Here’s what you can do. You can watch yourself. Watch your loved ones. Watch your friends. Watch your co-workers. And if you see something, say something. Offer help. Get help. Ask for help. Even if you don’t think you need it. Even if it’s a little scary. It’s okay. This is how we get through today, tomorrow, and the day after that. This is how we drink the ocean. Together. One sip at a time.
We know that prior to the pandemic, more than 1 in 4 attorneys struggled with depression and nearly 1 in 5 lawyers reported symptoms of anxiety. More than 1 in 10 had suicidal thoughts. We know the pandemic has increased rates of mental illness globally. If you are struggling, know that you are not alone.
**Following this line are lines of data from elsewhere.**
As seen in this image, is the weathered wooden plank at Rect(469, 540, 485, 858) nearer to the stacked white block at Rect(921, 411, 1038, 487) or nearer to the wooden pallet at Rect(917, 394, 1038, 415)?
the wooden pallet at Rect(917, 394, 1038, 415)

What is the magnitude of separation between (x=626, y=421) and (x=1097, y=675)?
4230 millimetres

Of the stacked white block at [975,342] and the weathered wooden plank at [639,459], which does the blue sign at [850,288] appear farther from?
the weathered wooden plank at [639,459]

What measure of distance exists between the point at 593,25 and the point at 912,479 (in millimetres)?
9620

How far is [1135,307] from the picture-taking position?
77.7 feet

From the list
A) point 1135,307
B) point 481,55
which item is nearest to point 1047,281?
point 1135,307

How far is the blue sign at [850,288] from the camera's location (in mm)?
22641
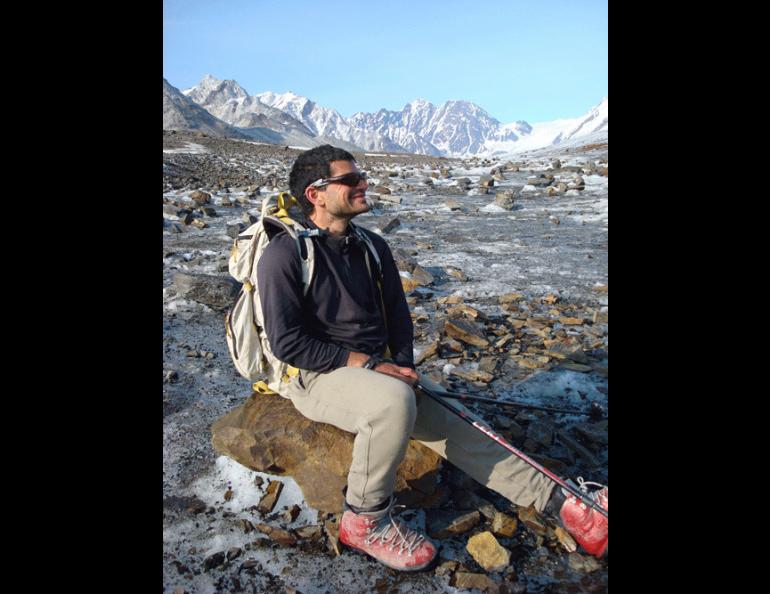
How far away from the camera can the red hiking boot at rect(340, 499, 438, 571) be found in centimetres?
284

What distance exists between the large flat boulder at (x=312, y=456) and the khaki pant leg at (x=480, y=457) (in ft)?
0.60

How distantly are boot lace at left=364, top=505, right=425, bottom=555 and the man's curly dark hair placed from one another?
2.02 meters

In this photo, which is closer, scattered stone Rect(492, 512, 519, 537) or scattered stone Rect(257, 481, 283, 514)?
scattered stone Rect(492, 512, 519, 537)

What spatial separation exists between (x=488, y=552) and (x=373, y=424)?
1.02 metres

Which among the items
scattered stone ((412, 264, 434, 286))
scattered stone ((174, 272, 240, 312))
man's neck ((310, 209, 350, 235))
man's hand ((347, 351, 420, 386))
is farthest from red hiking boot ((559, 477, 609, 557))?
scattered stone ((412, 264, 434, 286))

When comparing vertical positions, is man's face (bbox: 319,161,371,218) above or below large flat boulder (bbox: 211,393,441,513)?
above

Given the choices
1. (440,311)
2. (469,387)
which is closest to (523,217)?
(440,311)

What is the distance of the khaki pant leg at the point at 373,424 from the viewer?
2.79 meters

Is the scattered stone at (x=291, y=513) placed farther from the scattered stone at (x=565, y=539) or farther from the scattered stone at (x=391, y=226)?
the scattered stone at (x=391, y=226)

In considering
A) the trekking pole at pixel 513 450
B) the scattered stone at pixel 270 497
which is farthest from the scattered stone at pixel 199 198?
the trekking pole at pixel 513 450

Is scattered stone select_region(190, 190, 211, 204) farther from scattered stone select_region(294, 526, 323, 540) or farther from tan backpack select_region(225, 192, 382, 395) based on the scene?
scattered stone select_region(294, 526, 323, 540)
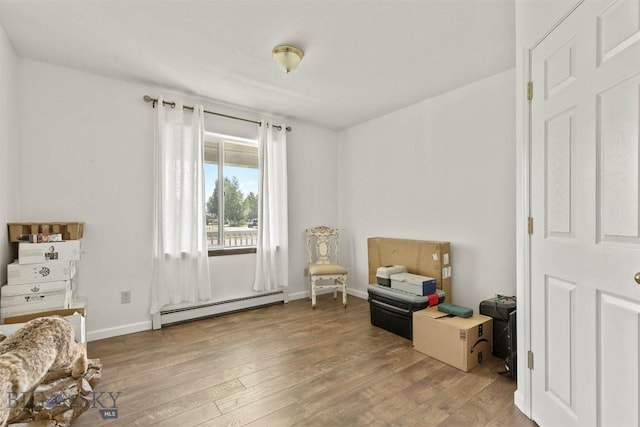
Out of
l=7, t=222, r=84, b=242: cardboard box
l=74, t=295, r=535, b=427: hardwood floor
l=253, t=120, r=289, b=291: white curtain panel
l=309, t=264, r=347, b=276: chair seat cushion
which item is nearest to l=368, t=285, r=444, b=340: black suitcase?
l=74, t=295, r=535, b=427: hardwood floor

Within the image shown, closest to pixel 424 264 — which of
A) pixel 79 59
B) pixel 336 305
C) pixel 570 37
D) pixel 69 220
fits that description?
pixel 336 305

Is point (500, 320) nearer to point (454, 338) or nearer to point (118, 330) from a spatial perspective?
point (454, 338)

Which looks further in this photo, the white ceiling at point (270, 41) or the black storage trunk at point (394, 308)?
the black storage trunk at point (394, 308)

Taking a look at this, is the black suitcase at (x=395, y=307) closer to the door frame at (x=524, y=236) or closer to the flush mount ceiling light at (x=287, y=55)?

For anyone struggling or who knows someone who is, there are resources you can reach out to. Calfee has programs for its employees. Your employer probably does too. Ohio lawyers have access to the Ohio Lawyers Assistance Program. And the Centers for Disease Control and Prevention (CDC) and the National Alliance on Mental Illness (NAMI) offer important information about COVID stress, helpful links, and emergency contact information.
We’ve been in this together for too long to fail now. Let’s do our part to prevent this global pandemic from turning into a worse mental health crisis. And once we can safely leave, let’s make sure we all get back home again. I know we can.
And from someone who still feels like a Wolfhound now and again, No Fear!